Exercise instructions: Reproduce every record below, character by character.

(Records supplied)

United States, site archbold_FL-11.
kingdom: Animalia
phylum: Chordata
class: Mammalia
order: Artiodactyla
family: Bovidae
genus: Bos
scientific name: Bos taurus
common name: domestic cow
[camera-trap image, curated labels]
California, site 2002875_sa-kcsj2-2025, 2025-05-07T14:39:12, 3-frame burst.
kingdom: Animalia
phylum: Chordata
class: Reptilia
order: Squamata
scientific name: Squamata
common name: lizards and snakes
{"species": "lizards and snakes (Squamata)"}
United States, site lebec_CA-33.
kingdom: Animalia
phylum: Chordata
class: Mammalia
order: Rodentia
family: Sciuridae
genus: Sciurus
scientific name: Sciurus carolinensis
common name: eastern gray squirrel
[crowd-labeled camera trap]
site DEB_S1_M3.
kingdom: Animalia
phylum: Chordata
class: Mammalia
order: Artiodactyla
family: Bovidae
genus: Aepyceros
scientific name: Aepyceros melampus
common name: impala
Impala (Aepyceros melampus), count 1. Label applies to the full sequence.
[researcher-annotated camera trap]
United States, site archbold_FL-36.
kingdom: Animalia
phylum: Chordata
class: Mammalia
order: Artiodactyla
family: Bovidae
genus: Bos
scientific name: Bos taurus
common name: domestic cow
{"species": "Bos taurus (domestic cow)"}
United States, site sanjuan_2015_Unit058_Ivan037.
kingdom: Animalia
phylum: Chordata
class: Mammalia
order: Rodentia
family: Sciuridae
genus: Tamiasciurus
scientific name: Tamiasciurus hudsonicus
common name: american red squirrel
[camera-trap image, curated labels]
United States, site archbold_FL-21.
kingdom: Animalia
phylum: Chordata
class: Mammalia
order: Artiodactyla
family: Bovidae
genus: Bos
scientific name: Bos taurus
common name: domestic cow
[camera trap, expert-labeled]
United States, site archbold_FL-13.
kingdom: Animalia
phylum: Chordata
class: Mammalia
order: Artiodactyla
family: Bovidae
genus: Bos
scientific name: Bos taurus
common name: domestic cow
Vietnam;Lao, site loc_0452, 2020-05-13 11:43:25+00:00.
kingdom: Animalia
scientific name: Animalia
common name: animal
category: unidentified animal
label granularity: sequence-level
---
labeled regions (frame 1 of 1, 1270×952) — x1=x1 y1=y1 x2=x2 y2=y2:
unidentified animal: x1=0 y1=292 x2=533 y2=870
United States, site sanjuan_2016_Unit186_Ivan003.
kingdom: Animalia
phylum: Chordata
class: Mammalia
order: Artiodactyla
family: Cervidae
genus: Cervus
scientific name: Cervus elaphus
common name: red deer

(End Records supplied)

Exercise solution:
United States, site archbold_FL-11.
kingdom: Animalia
phylum: Chordata
class: Mammalia
order: Artiodactyla
family: Bovidae
genus: Bos
scientific name: Bos taurus
common name: domestic cow
[camera-trap image, curated labels]
California, site 2002875_sa-kcsj2-2025, 2025-05-07T14:39:12, 3-frame burst.
kingdom: Animalia
phylum: Chordata
class: Reptilia
order: Squamata
scientific name: Squamata
common name: lizards and snakes
{"species": "lizards and snakes (Squamata)"}
United States, site lebec_CA-33.
kingdom: Animalia
phylum: Chordata
class: Mammalia
order: Rodentia
family: Sciuridae
genus: Sciurus
scientific name: Sciurus carolinensis
common name: eastern gray squirrel
[crowd-labeled camera trap]
site DEB_S1_M3.
kingdom: Animalia
phylum: Chordata
class: Mammalia
order: Artiodactyla
family: Bovidae
genus: Aepyceros
scientific name: Aepyceros melampus
common name: impala
Impala (Aepyceros melampus), count 1. Label applies to the full sequence.
[researcher-annotated camera trap]
United States, site archbold_FL-36.
kingdom: Animalia
phylum: Chordata
class: Mammalia
order: Artiodactyla
family: Bovidae
genus: Bos
scientific name: Bos taurus
common name: domestic cow
{"species": "Bos taurus (domestic cow)"}
United States, site sanjuan_2015_Unit058_Ivan037.
kingdom: Animalia
phylum: Chordata
class: Mammalia
order: Rodentia
family: Sciuridae
genus: Tamiasciurus
scientific name: Tamiasciurus hudsonicus
common name: american red squirrel
[camera-trap image, curated labels]
United States, site archbold_FL-21.
kingdom: Animalia
phylum: Chordata
class: Mammalia
order: Artiodactyla
family: Bovidae
genus: Bos
scientific name: Bos taurus
common name: domestic cow
[camera trap, expert-labeled]
United States, site archbold_FL-13.
kingdom: Animalia
phylum: Chordata
class: Mammalia
order: Artiodactyla
family: Bovidae
genus: Bos
scientific name: Bos taurus
common name: domestic cow
Vietnam;Lao, site loc_0452, 2020-05-13 11:43:25+00:00.
kingdom: Animalia
scientific name: Animalia
common name: animal
category: unidentified animal
label granularity: sequence-level
---
labeled regions (frame 1 of 1, 1270×952) — x1=x1 y1=y1 x2=x2 y2=y2:
unidentified animal: x1=0 y1=292 x2=533 y2=870
United States, site sanjuan_2016_Unit186_Ivan003.
kingdom: Animalia
phylum: Chordata
class: Mammalia
order: Artiodactyla
family: Cervidae
genus: Cervus
scientific name: Cervus elaphus
common name: red deer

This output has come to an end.